Everything but the ravioli came from the garden.

Damn I like simple and tasty.

And the kids MOWED through the ravioli & even ate all their vegetables. :cheers:
 

TreeSaw

Mama Monkey
Oct 30, 2003
17,811
2,132
Dancin' over rocks n' roots!
Sounds good and even better that the kids ate all their veggies. Last night I pan seared a nice ribeye and served it with a Merlot sauce with baby bella mushrooms, a little garlic & shallots and a side of oven roasted new potatos tossed in olive oil & seasonings and fresh green beans.
 

SkaredShtles

Michael Bolton
Sep 21, 2003
67,785
14,145
In a van.... down by the river
Sounds good and even better that the kids ate all their veggies. Last night I pan seared a nice ribeye and served it with a Merlot sauce with baby bella mushrooms, a little garlic & shallots and a side of oven roasted new potatos tossed in olive oil & seasonings and fresh green beans.
Ooooh - that reminds me.

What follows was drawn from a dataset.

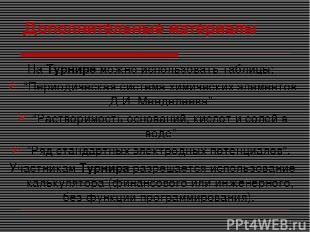 """Дополнительные материалы На Турнире можно использовать таблицы: """"Периодическая с"""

The other night we had sausage and beans (God it's a tasty dish) - but for an antipasto we had big button mushrooms stuffed with something I just whipped up at random:

2T butter & 1T olive oil
Saute about 1/4c shallots in it along with the 'shroom stems (chopped)
Add 1/2c beef broth & reduce until almost gone
Add 1/2c red wine and reduce a little bit
Take off heat & add bread crumbs
Fresh parsley, S&P
Mix in about 1/2c freshly grated Italian stinky cheese (we use Grana Padano)
Sprinkle stuffed caps with more stinky cheese
Stuff the caps & bake for about 20 minutes at..... 350 or so

We used a nice Chianti for the red wine & it went smashingly well with the caps AND the sausage and beans.

Of course we had the usual saute of fresh haricots verts (that's for TN & La :D), snow peas, and zucchini.